Kampung Adat Dukuh Memprihatinkan, Rumah Bocor dan Tiang Dimakan Rayap

GARUT - L’état du village traditionnel Dukuh dans le district de Pameungpeuk, dans le district de Garut, nécessite une attention sérieuse. De nombreux maisons traditionnelles sont endommagées, les chambres sont creuses et les poteaux en bois commencent à s’affaiblir.

Le chef de la MASDA de Java, Irjen Pol. Purn. Anton Charliyan, a fait cette annonce après avoir visité le village traditionnel Dukuh, lundi 23 juin. Il est venu avec une équipe de MASDA de Java et a été accueilli par le chef traditionnel Mama Uluk, Uwa Buloh Ibrahim, le chef de la RT Kang Yayan, ainsi que par les habitants du village.

Le village de Dukuh a une superficie d’environ 13 hectares. 12 hectares sont des forêts interdites. Un autre hectare est une zone de peuplement. Le village intérieur est habité par environ 40 familles. Le village extérieur est habité par environ 79 familles.

L’ancien chef de la police de Java occidental, communément appelé Abah Anton, a déclaré que Kampung Dukuh avait une forte valeur historique et culturelle. Dans la région, il y a une petilasan de Syekh Abdul Jalil, le fondateur de Kampung Adat Dukuh. Syekh Abdul Jalil est censé avoir été le chef de Sumedang Larang au temps du prince Rangga Gempol ou Raden Aria Suradiwangsa au 17e siecle.

Les habitants de Kampung Dukuh respectent toujours un certain nombre de règles coutumières. Dans le village, les maisons ne peuvent pas utiliser du ciment, des tuiles et de l'électricité. Les bâtiments doivent utiliser des matériaux naturels. Le toit est fait de ijuk, les murs sont faits de bilik, le sol est fait de bois et de palupuh, et l'éclairage est fait de pétrole.

Les traditions coutumières sont toujours en cours. Parmi elles, la cérémonie de 14 Maulid, Cebor 40, ngahaturanan tuang, la visite des tombes, la tradition de l'interdiction de la forêt, ainsi que les cérémonies de naissance, de circoncision, de mariage et de grossesse.

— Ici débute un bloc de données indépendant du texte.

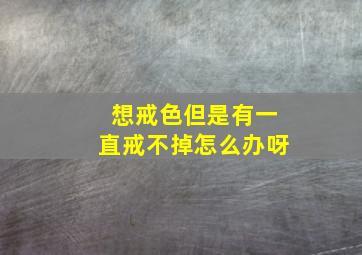 想戒色但是有一直戒不掉怎么办呀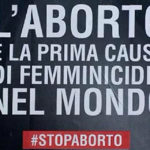 Manifesto choc: "Lʼaborto è la prima causa di femminicidio nel mondo"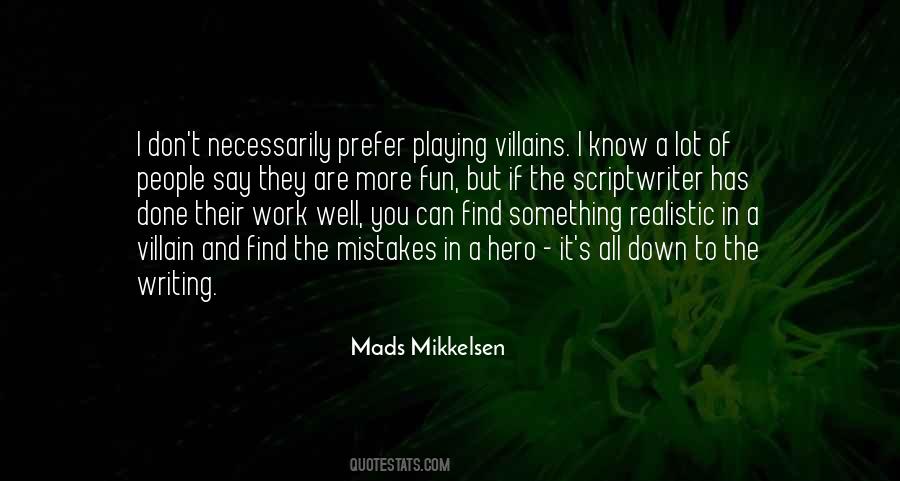 Mikkelsen's Quotes #784176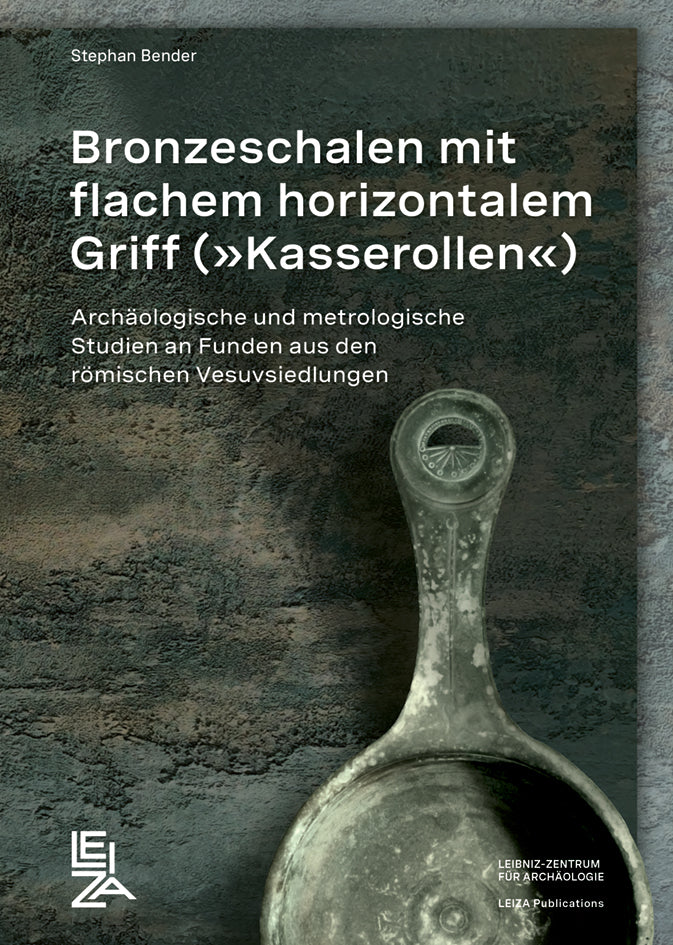 Bronzeschalen mit flachem horizontalem Griff ("Kasserolen") (Stephan Bender)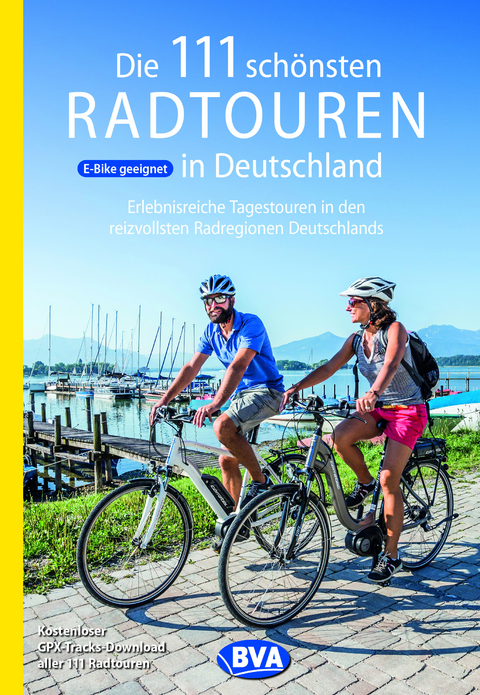 Die 111 schönsten Radtouren in Deutschland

Cependant, selon Abah Anton, l’état physique du village nécessite maintenant une attention sérieuse. Il a dit que 60 à 80 pourcent des bâtiments du village sont endommagés et mal entretenus.

Les mosquées, les madrasas, les maisons des habitants, les portes, les aires de stationnement doivent également être refaites. Les toits ijuk et kirai sont de plus en plus difficiles à atteindre pour les habitants en raison de leur prix élevé. Pendant ce temps, une partie des habitants travaillent comme ouvriers, agriculteurs, éleveurs et cueilleurs.

« De nombreux toits sont endommagés, les chambres sont creuses et les poteaux en bois sont rongés par les termites », a déclaré Abah Anton dans une déclaration écrite réceptionnée le vendredi 26 juin.

Un autre problème est l'accessibilité. La route menant au village traditionnel de Dukuh de la route principale traversant le sud de Rancabuaya sur environ 9 kilomètres est considérée comme très endommagée.

Abah Anton a également souligné la necessıtaire de fioul. Comme le village n’a pas d’électricité, les habitants ont besoin d’environ 800 à 900 litres de fioul par mois. Il estime qu’il faut une subvention spéciale pour que les habitants ne soient pas accablés.

Les habitants autochtones, a déclaré Abah Anton, espèrent aussi avoir des terres ulayat pour des projets communs. Actuellement, ils n’ont que des leuweung larangan ou des forêts interdites, pas de terres productives pour soutenir l’économie commune.

Il a proposé la rénovation des imméubles traditionnels, la réparation des routes, la réorganisation des places de parc, la construction d’une porte avec une touche ethnique, l’ajout d’instruments de musique, de vehicules de secours, de poubelles et la réparation des canalisations.

Abah Anton encourage également la plantation de plantes productives et de plantes médicinales à valeur économique. Pour les forêts interdites, il demande que les plantes soient adaptées aux arbres endémiques locaux.

Les anciens de la tribu Mama Uluk ont également demandé une reforestation majeure dans la région du mont Papandayan. Cette zone est considérée comme un cours d'eau important pour les rivières Citarum, Cimanuk et Ciwulan.

Selon Abah Anton, cette demande doit être écoutée. Si elle n’est pas prévue rapidement, les dommages aux zones amont peuvent provoquer une rareté d’eau, des glissements de terrain et des inondations.